Louisiana 7th District
Rep. Charles Boustany (R)
More than 200 years ago, French-speaking settlers in Canada were forced to leave their land of Acadie, which the British had taken over and renamed Nova Scotia. They made their way to the wetlands of southern Louisiana. Here, without much notice, they built steep-roofed houses to slough off nonexistent snow and adapted French cuisine to the crawfish and muskrat they found in abundance in the pelican-tended swamps. They are the Cajuns, and the heart of their adopted homeland is around Lafayette, just west of the Atchafalaya Basin, where Mississippi waters pour through bayous and canals. A 30-mile section of Interstate 10 was built on elevated stilts. Cajun country thrived, thanks to the oil and gas plentiful here and just offshore in the Gulf of Mexico. Oil rigs are common, and every once in a while the swampy foliage parts to reveal a giant refinery or petrochemical plant. Cajun pride has experienced a resurgence. Cajun French is surviving decades of efforts to eliminate it, even by some older Cajun generations. Cajun music—and its black-influenced variant, zydeco—are popular here and nationally; spicy Cajun cooking attracts food lovers, who learn its secrets and then carry it off, in understated form, to other parts of the United States. About 45% of the people in Acadiana speak French as a second language. Lafayette, with its Acadian Village and plethora of oil exploration firms, features an annual Festivals Acadiens to celebrate music, food and crafts. Unlike New Orleans, its Mardi Gras reveries are still segregated affairs, with an all-white (and sometimes all-male) parade and an all-black parade. Cockfighting remains locally popular, despite efforts in the Legislature to prohibit it. Louisiana was the only state that still permitted cockfighting until it was finally banned in August 2008.
2008 Presidential Vote |
||
| McCain | 188,576 | (63%) |
| Obama | 105,118 | (35%) |
| Cook Partisan Voting Index R+14 | ||
The oil-price crash of the middle 1980s hit Cajun country hard.
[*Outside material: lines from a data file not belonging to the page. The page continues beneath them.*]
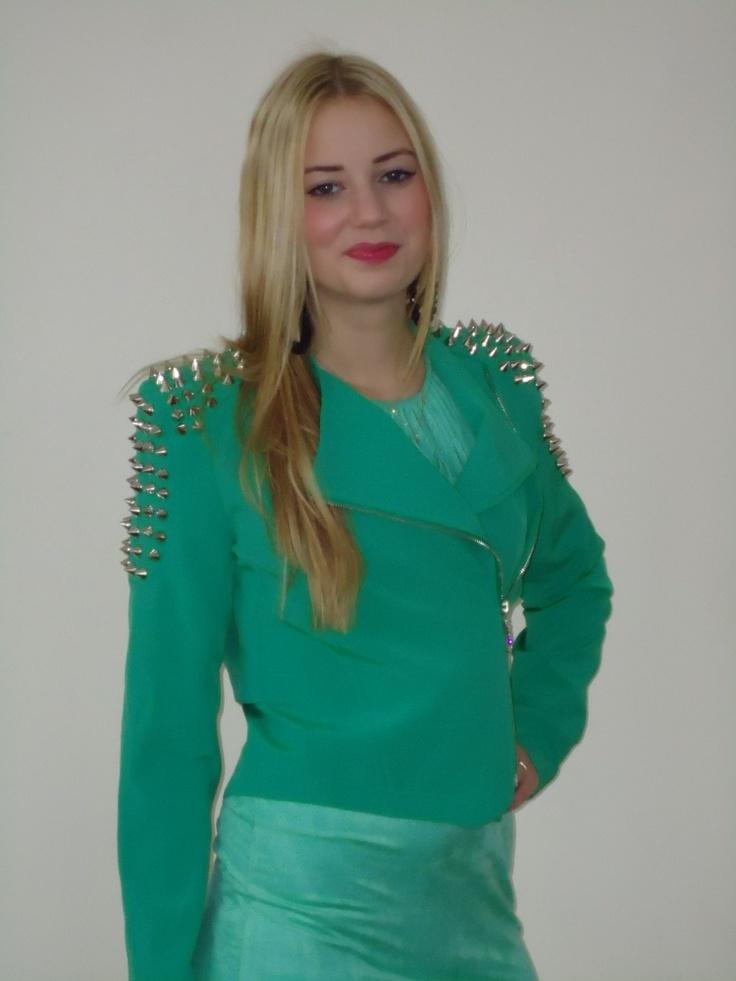 Jacky Luxury jasje met studs, met studs in groen. | FASHION OBSESSION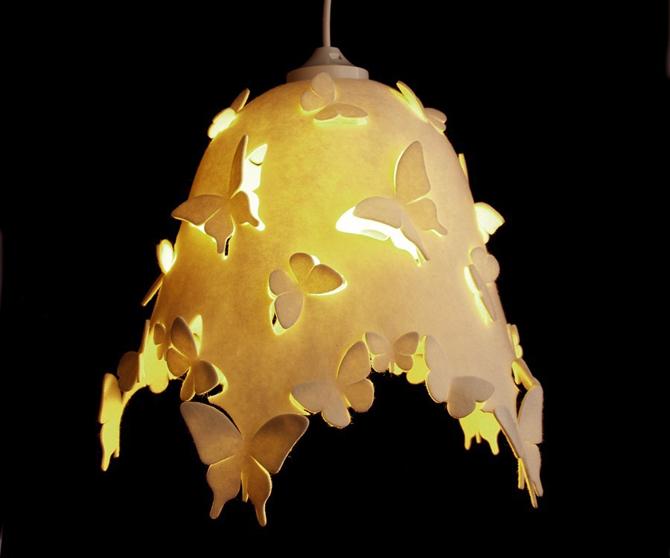 Vlinderlamp Kinderkamer : Vlinder lamp brandend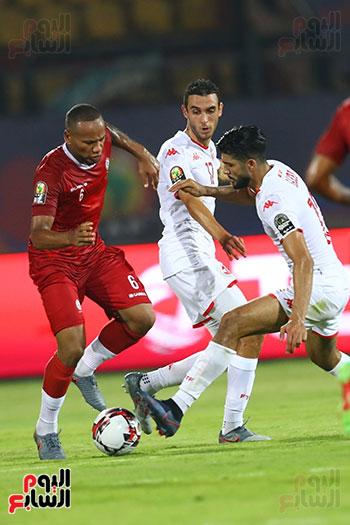 تونس ومدغشقر (62)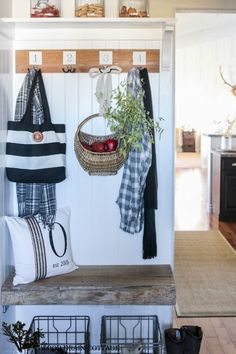 Gorgeous fall entryway from The Wood Grain Cottage (Shayna's house is always full of incredible DIY inspiration!)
Rising expectations, and the giddy sense that the oil industry promised lasting prosperity, suddenly collapsed, leaving borrowers overextended and ordinary homeowners unable to maintain the standard of living they expected. In 2005, Hurricane Rita, not Katrina, was the natural disaster with the most devastating local impact. With winds of 120 miles per hour and a storm surge of up to 15 feet, Rita left its own path of destruction 200 and 300 miles to the west of New Orleans. It virtually erased some coastal communities, especially in Cameron Parish. While the nation was spellbound by every development in New Orleans, local residents and officials complained that they were the victims of “Rita amnesia.” Plans were hatched to move some villages along the coast more than 10 miles inland to higher ground. In September 2008, Hurricane Ike hit the area, although with much less devastation, thanks in part to new, stricter building codes.
The 7th Congressional District of Louisiana covers much of the Cajun country, from Lafayette and the Atchafalaya west along Interstate 10 to Lake Charles and the Texas border. Refineries and oil-field-support industries provide many jobs, as do rice and crawfish farming. Some 27% of the population claims either French or French-Canadian ancestry. Politically, Cajun country once gravitated to the Democrats, though it disapproves of the party’s cultural liberalism, so at odds with the Cajun tradition of respecting the authority of the church while tolerating a certain amount of laissez les bons temps rouler spirit. The district voted for Bill Clinton in 1992 and 1996, as it had voted for Louisiana’s foremost Cajun politician, Edwin Edwards, who was elected governor four times. But it gave George W. Bush solid majorities in 2000 and 2004, and gave John McCain 63% of the vote in 2008.